WHEN A STRANGER CALLS  (REVIEW)
Dir. Fred Walton
Reviewer. Dan Cook
Despite a number of fine performances and one of the most notoriously terrifying first acts in cinema history, Fred Walton’s 1979 psycho-horror WHEN A STRANGER CALLS is a rather lacklustre and underwhelming affair that sadly fails to sustain the nail-biting tension of its brilliant first 20 minutes.
To its credit, the film, which sees a child killer on the run after escaping from a mental asylum, certainly sounds the part - with composer Dana Kaproff’s nightmarish glissandos providing one of the most intensely creepy under-scorings of any 70’s horror.
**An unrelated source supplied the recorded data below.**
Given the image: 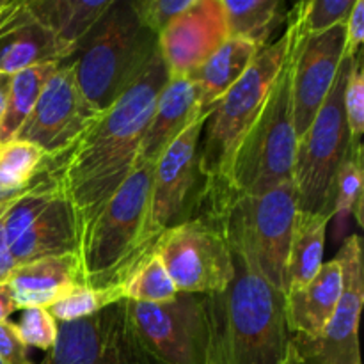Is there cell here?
<instances>
[{
	"label": "cell",
	"instance_id": "cell-34",
	"mask_svg": "<svg viewBox=\"0 0 364 364\" xmlns=\"http://www.w3.org/2000/svg\"><path fill=\"white\" fill-rule=\"evenodd\" d=\"M142 27L159 36L167 25L187 13L196 0H132Z\"/></svg>",
	"mask_w": 364,
	"mask_h": 364
},
{
	"label": "cell",
	"instance_id": "cell-31",
	"mask_svg": "<svg viewBox=\"0 0 364 364\" xmlns=\"http://www.w3.org/2000/svg\"><path fill=\"white\" fill-rule=\"evenodd\" d=\"M363 144L348 149L336 178V213H350L363 228L364 159Z\"/></svg>",
	"mask_w": 364,
	"mask_h": 364
},
{
	"label": "cell",
	"instance_id": "cell-10",
	"mask_svg": "<svg viewBox=\"0 0 364 364\" xmlns=\"http://www.w3.org/2000/svg\"><path fill=\"white\" fill-rule=\"evenodd\" d=\"M153 252L160 256L180 294H217L226 290L235 276L230 242L223 224L210 213L171 228Z\"/></svg>",
	"mask_w": 364,
	"mask_h": 364
},
{
	"label": "cell",
	"instance_id": "cell-24",
	"mask_svg": "<svg viewBox=\"0 0 364 364\" xmlns=\"http://www.w3.org/2000/svg\"><path fill=\"white\" fill-rule=\"evenodd\" d=\"M329 220L326 215L297 212L288 255V291L308 284L322 267Z\"/></svg>",
	"mask_w": 364,
	"mask_h": 364
},
{
	"label": "cell",
	"instance_id": "cell-14",
	"mask_svg": "<svg viewBox=\"0 0 364 364\" xmlns=\"http://www.w3.org/2000/svg\"><path fill=\"white\" fill-rule=\"evenodd\" d=\"M343 53L345 23L311 38H297L294 28L291 119L297 141L308 134L320 107L326 102L345 59Z\"/></svg>",
	"mask_w": 364,
	"mask_h": 364
},
{
	"label": "cell",
	"instance_id": "cell-1",
	"mask_svg": "<svg viewBox=\"0 0 364 364\" xmlns=\"http://www.w3.org/2000/svg\"><path fill=\"white\" fill-rule=\"evenodd\" d=\"M169 78L160 52L139 80L43 171L57 185L73 215L78 252L114 192L137 167V155L160 89Z\"/></svg>",
	"mask_w": 364,
	"mask_h": 364
},
{
	"label": "cell",
	"instance_id": "cell-39",
	"mask_svg": "<svg viewBox=\"0 0 364 364\" xmlns=\"http://www.w3.org/2000/svg\"><path fill=\"white\" fill-rule=\"evenodd\" d=\"M6 206H2V208H0V215H2V210L6 208ZM11 269H13V265H11L9 255H7L6 242H4V237H2V230H0V281L4 279V276H6Z\"/></svg>",
	"mask_w": 364,
	"mask_h": 364
},
{
	"label": "cell",
	"instance_id": "cell-16",
	"mask_svg": "<svg viewBox=\"0 0 364 364\" xmlns=\"http://www.w3.org/2000/svg\"><path fill=\"white\" fill-rule=\"evenodd\" d=\"M71 52L31 13L28 0H4L0 6V73L46 63H64Z\"/></svg>",
	"mask_w": 364,
	"mask_h": 364
},
{
	"label": "cell",
	"instance_id": "cell-32",
	"mask_svg": "<svg viewBox=\"0 0 364 364\" xmlns=\"http://www.w3.org/2000/svg\"><path fill=\"white\" fill-rule=\"evenodd\" d=\"M363 52L352 59L350 71L343 89V110L347 121L350 148L361 146L364 134V70H363Z\"/></svg>",
	"mask_w": 364,
	"mask_h": 364
},
{
	"label": "cell",
	"instance_id": "cell-43",
	"mask_svg": "<svg viewBox=\"0 0 364 364\" xmlns=\"http://www.w3.org/2000/svg\"><path fill=\"white\" fill-rule=\"evenodd\" d=\"M0 364H4V363H2V361H0Z\"/></svg>",
	"mask_w": 364,
	"mask_h": 364
},
{
	"label": "cell",
	"instance_id": "cell-25",
	"mask_svg": "<svg viewBox=\"0 0 364 364\" xmlns=\"http://www.w3.org/2000/svg\"><path fill=\"white\" fill-rule=\"evenodd\" d=\"M230 38L267 46L270 34L283 20V0H220Z\"/></svg>",
	"mask_w": 364,
	"mask_h": 364
},
{
	"label": "cell",
	"instance_id": "cell-41",
	"mask_svg": "<svg viewBox=\"0 0 364 364\" xmlns=\"http://www.w3.org/2000/svg\"><path fill=\"white\" fill-rule=\"evenodd\" d=\"M283 364H299L297 359H295V354H294V348H291V345L288 343V348H287V355H284V361Z\"/></svg>",
	"mask_w": 364,
	"mask_h": 364
},
{
	"label": "cell",
	"instance_id": "cell-37",
	"mask_svg": "<svg viewBox=\"0 0 364 364\" xmlns=\"http://www.w3.org/2000/svg\"><path fill=\"white\" fill-rule=\"evenodd\" d=\"M16 302H14L13 291L6 283L0 281V322L9 320V316L16 311Z\"/></svg>",
	"mask_w": 364,
	"mask_h": 364
},
{
	"label": "cell",
	"instance_id": "cell-7",
	"mask_svg": "<svg viewBox=\"0 0 364 364\" xmlns=\"http://www.w3.org/2000/svg\"><path fill=\"white\" fill-rule=\"evenodd\" d=\"M352 59H343L326 102L320 107L308 134L297 142L294 185L297 212L308 215H336V178L348 148L343 89Z\"/></svg>",
	"mask_w": 364,
	"mask_h": 364
},
{
	"label": "cell",
	"instance_id": "cell-17",
	"mask_svg": "<svg viewBox=\"0 0 364 364\" xmlns=\"http://www.w3.org/2000/svg\"><path fill=\"white\" fill-rule=\"evenodd\" d=\"M2 283L13 291L18 309L50 308L82 287L78 255L36 259L11 269Z\"/></svg>",
	"mask_w": 364,
	"mask_h": 364
},
{
	"label": "cell",
	"instance_id": "cell-28",
	"mask_svg": "<svg viewBox=\"0 0 364 364\" xmlns=\"http://www.w3.org/2000/svg\"><path fill=\"white\" fill-rule=\"evenodd\" d=\"M121 284L124 288V301L146 304L173 301L180 294L156 252H151L148 258L142 259Z\"/></svg>",
	"mask_w": 364,
	"mask_h": 364
},
{
	"label": "cell",
	"instance_id": "cell-12",
	"mask_svg": "<svg viewBox=\"0 0 364 364\" xmlns=\"http://www.w3.org/2000/svg\"><path fill=\"white\" fill-rule=\"evenodd\" d=\"M334 259L340 263L343 277L340 302L320 334H291L290 345L299 364H363L358 336L364 301L361 237L350 235Z\"/></svg>",
	"mask_w": 364,
	"mask_h": 364
},
{
	"label": "cell",
	"instance_id": "cell-21",
	"mask_svg": "<svg viewBox=\"0 0 364 364\" xmlns=\"http://www.w3.org/2000/svg\"><path fill=\"white\" fill-rule=\"evenodd\" d=\"M265 48V46H263ZM262 46L249 39L228 38L208 59L187 75L196 85L201 109H212L244 77Z\"/></svg>",
	"mask_w": 364,
	"mask_h": 364
},
{
	"label": "cell",
	"instance_id": "cell-9",
	"mask_svg": "<svg viewBox=\"0 0 364 364\" xmlns=\"http://www.w3.org/2000/svg\"><path fill=\"white\" fill-rule=\"evenodd\" d=\"M212 109H206L167 146L153 169L148 212L134 256V267L148 258L166 231L191 219L199 205L198 149ZM132 274V272H130Z\"/></svg>",
	"mask_w": 364,
	"mask_h": 364
},
{
	"label": "cell",
	"instance_id": "cell-26",
	"mask_svg": "<svg viewBox=\"0 0 364 364\" xmlns=\"http://www.w3.org/2000/svg\"><path fill=\"white\" fill-rule=\"evenodd\" d=\"M59 64L60 63L39 64V66L28 68V70L18 71L13 75L6 116H4L2 127H0V142L9 141L16 135Z\"/></svg>",
	"mask_w": 364,
	"mask_h": 364
},
{
	"label": "cell",
	"instance_id": "cell-4",
	"mask_svg": "<svg viewBox=\"0 0 364 364\" xmlns=\"http://www.w3.org/2000/svg\"><path fill=\"white\" fill-rule=\"evenodd\" d=\"M159 53V36L142 27L132 0H114L73 55L78 87L105 112L139 80Z\"/></svg>",
	"mask_w": 364,
	"mask_h": 364
},
{
	"label": "cell",
	"instance_id": "cell-22",
	"mask_svg": "<svg viewBox=\"0 0 364 364\" xmlns=\"http://www.w3.org/2000/svg\"><path fill=\"white\" fill-rule=\"evenodd\" d=\"M114 0H28L31 13L75 55Z\"/></svg>",
	"mask_w": 364,
	"mask_h": 364
},
{
	"label": "cell",
	"instance_id": "cell-33",
	"mask_svg": "<svg viewBox=\"0 0 364 364\" xmlns=\"http://www.w3.org/2000/svg\"><path fill=\"white\" fill-rule=\"evenodd\" d=\"M16 331L27 347L50 350L57 340L59 322L50 315L46 308H28L21 313Z\"/></svg>",
	"mask_w": 364,
	"mask_h": 364
},
{
	"label": "cell",
	"instance_id": "cell-40",
	"mask_svg": "<svg viewBox=\"0 0 364 364\" xmlns=\"http://www.w3.org/2000/svg\"><path fill=\"white\" fill-rule=\"evenodd\" d=\"M36 180H38V178H36ZM36 183V181H34ZM28 191V188H27ZM27 191H6V188H2L0 187V208H2V206H6V205H9L11 201H13V199H16L18 196H21L23 194V192H27Z\"/></svg>",
	"mask_w": 364,
	"mask_h": 364
},
{
	"label": "cell",
	"instance_id": "cell-42",
	"mask_svg": "<svg viewBox=\"0 0 364 364\" xmlns=\"http://www.w3.org/2000/svg\"><path fill=\"white\" fill-rule=\"evenodd\" d=\"M2 4H4V0H0V6H2Z\"/></svg>",
	"mask_w": 364,
	"mask_h": 364
},
{
	"label": "cell",
	"instance_id": "cell-11",
	"mask_svg": "<svg viewBox=\"0 0 364 364\" xmlns=\"http://www.w3.org/2000/svg\"><path fill=\"white\" fill-rule=\"evenodd\" d=\"M128 322L160 364H205L208 348L205 295L178 294L160 304L124 301Z\"/></svg>",
	"mask_w": 364,
	"mask_h": 364
},
{
	"label": "cell",
	"instance_id": "cell-19",
	"mask_svg": "<svg viewBox=\"0 0 364 364\" xmlns=\"http://www.w3.org/2000/svg\"><path fill=\"white\" fill-rule=\"evenodd\" d=\"M343 287L336 259L322 263L308 284L290 290L284 297V318L290 334L316 336L326 329L338 308Z\"/></svg>",
	"mask_w": 364,
	"mask_h": 364
},
{
	"label": "cell",
	"instance_id": "cell-18",
	"mask_svg": "<svg viewBox=\"0 0 364 364\" xmlns=\"http://www.w3.org/2000/svg\"><path fill=\"white\" fill-rule=\"evenodd\" d=\"M203 112L196 85L188 77H169L160 89L142 137L137 155V166L155 164L167 146Z\"/></svg>",
	"mask_w": 364,
	"mask_h": 364
},
{
	"label": "cell",
	"instance_id": "cell-20",
	"mask_svg": "<svg viewBox=\"0 0 364 364\" xmlns=\"http://www.w3.org/2000/svg\"><path fill=\"white\" fill-rule=\"evenodd\" d=\"M7 255L13 269L36 259L78 255L77 230L66 199L60 194L57 196L36 223L9 245Z\"/></svg>",
	"mask_w": 364,
	"mask_h": 364
},
{
	"label": "cell",
	"instance_id": "cell-36",
	"mask_svg": "<svg viewBox=\"0 0 364 364\" xmlns=\"http://www.w3.org/2000/svg\"><path fill=\"white\" fill-rule=\"evenodd\" d=\"M364 39V0H355L345 21V59H354L361 52Z\"/></svg>",
	"mask_w": 364,
	"mask_h": 364
},
{
	"label": "cell",
	"instance_id": "cell-13",
	"mask_svg": "<svg viewBox=\"0 0 364 364\" xmlns=\"http://www.w3.org/2000/svg\"><path fill=\"white\" fill-rule=\"evenodd\" d=\"M100 114L82 95L73 64L68 59L53 71L34 109L13 139L38 146L52 159L66 151Z\"/></svg>",
	"mask_w": 364,
	"mask_h": 364
},
{
	"label": "cell",
	"instance_id": "cell-27",
	"mask_svg": "<svg viewBox=\"0 0 364 364\" xmlns=\"http://www.w3.org/2000/svg\"><path fill=\"white\" fill-rule=\"evenodd\" d=\"M46 155L21 139L0 142V187L6 191H27L43 171Z\"/></svg>",
	"mask_w": 364,
	"mask_h": 364
},
{
	"label": "cell",
	"instance_id": "cell-6",
	"mask_svg": "<svg viewBox=\"0 0 364 364\" xmlns=\"http://www.w3.org/2000/svg\"><path fill=\"white\" fill-rule=\"evenodd\" d=\"M153 169L155 164L135 167L96 219L78 252L82 287H112L130 276L148 212Z\"/></svg>",
	"mask_w": 364,
	"mask_h": 364
},
{
	"label": "cell",
	"instance_id": "cell-2",
	"mask_svg": "<svg viewBox=\"0 0 364 364\" xmlns=\"http://www.w3.org/2000/svg\"><path fill=\"white\" fill-rule=\"evenodd\" d=\"M213 217L230 242L235 276L226 290L205 295V364H283L291 338L284 318V295L259 274L240 235L224 219Z\"/></svg>",
	"mask_w": 364,
	"mask_h": 364
},
{
	"label": "cell",
	"instance_id": "cell-15",
	"mask_svg": "<svg viewBox=\"0 0 364 364\" xmlns=\"http://www.w3.org/2000/svg\"><path fill=\"white\" fill-rule=\"evenodd\" d=\"M230 38L220 0H196L159 34V52L169 77H187Z\"/></svg>",
	"mask_w": 364,
	"mask_h": 364
},
{
	"label": "cell",
	"instance_id": "cell-35",
	"mask_svg": "<svg viewBox=\"0 0 364 364\" xmlns=\"http://www.w3.org/2000/svg\"><path fill=\"white\" fill-rule=\"evenodd\" d=\"M0 361L4 364H32L27 345L21 341L16 323L0 322Z\"/></svg>",
	"mask_w": 364,
	"mask_h": 364
},
{
	"label": "cell",
	"instance_id": "cell-8",
	"mask_svg": "<svg viewBox=\"0 0 364 364\" xmlns=\"http://www.w3.org/2000/svg\"><path fill=\"white\" fill-rule=\"evenodd\" d=\"M206 212L226 220L251 251L267 283L287 297L288 255L297 217L294 181L262 196L220 199L206 205Z\"/></svg>",
	"mask_w": 364,
	"mask_h": 364
},
{
	"label": "cell",
	"instance_id": "cell-38",
	"mask_svg": "<svg viewBox=\"0 0 364 364\" xmlns=\"http://www.w3.org/2000/svg\"><path fill=\"white\" fill-rule=\"evenodd\" d=\"M11 78H13V75L0 73V127H2L4 116H6L7 98H9V89H11Z\"/></svg>",
	"mask_w": 364,
	"mask_h": 364
},
{
	"label": "cell",
	"instance_id": "cell-5",
	"mask_svg": "<svg viewBox=\"0 0 364 364\" xmlns=\"http://www.w3.org/2000/svg\"><path fill=\"white\" fill-rule=\"evenodd\" d=\"M290 46L291 27L287 25L284 34L276 43L259 50L244 77L212 107L203 128L205 141L199 142L198 149V169L205 178L201 199L212 196L223 185L231 156L262 112Z\"/></svg>",
	"mask_w": 364,
	"mask_h": 364
},
{
	"label": "cell",
	"instance_id": "cell-3",
	"mask_svg": "<svg viewBox=\"0 0 364 364\" xmlns=\"http://www.w3.org/2000/svg\"><path fill=\"white\" fill-rule=\"evenodd\" d=\"M290 25V23H288ZM291 27V25H290ZM291 70H294V27L291 46L277 75L262 112L235 149L223 185L201 203L262 196L287 181H294L297 135L291 119Z\"/></svg>",
	"mask_w": 364,
	"mask_h": 364
},
{
	"label": "cell",
	"instance_id": "cell-29",
	"mask_svg": "<svg viewBox=\"0 0 364 364\" xmlns=\"http://www.w3.org/2000/svg\"><path fill=\"white\" fill-rule=\"evenodd\" d=\"M355 0H304L295 4L287 20L294 25L297 38L323 34L336 25H343Z\"/></svg>",
	"mask_w": 364,
	"mask_h": 364
},
{
	"label": "cell",
	"instance_id": "cell-23",
	"mask_svg": "<svg viewBox=\"0 0 364 364\" xmlns=\"http://www.w3.org/2000/svg\"><path fill=\"white\" fill-rule=\"evenodd\" d=\"M100 329L95 364H160L142 347L128 322L124 301L98 313Z\"/></svg>",
	"mask_w": 364,
	"mask_h": 364
},
{
	"label": "cell",
	"instance_id": "cell-30",
	"mask_svg": "<svg viewBox=\"0 0 364 364\" xmlns=\"http://www.w3.org/2000/svg\"><path fill=\"white\" fill-rule=\"evenodd\" d=\"M121 301H124L123 284H112V287L103 288L77 287L70 295H66L46 309L60 323L87 318V316L96 315V313L103 311L109 306L117 304Z\"/></svg>",
	"mask_w": 364,
	"mask_h": 364
}]
</instances>
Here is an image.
Meanwhile, the performances from the cast which include Charles Durning, Colleen Dewhurst, Tony Beckley and Carol Kane are all very strong - in particular Beckley (who sadly died less than 6 months after the release of the film), who is especially good here as the quiet yet malevolent killer whose soft voice and timid exterior hides a truly evil soul while Carol Kane steals the show as a babysitter who suffers the psychological torments of the psycho with wide-eyed terror.
Unfortunately, these fine performances as well as some very well directed sequences of suspense aren’t enough to satisfactorily carry the majority of ‘When A Stranger Calls’ which, in my opinion, would have worked far more effectively as a short than it does as a full length feature.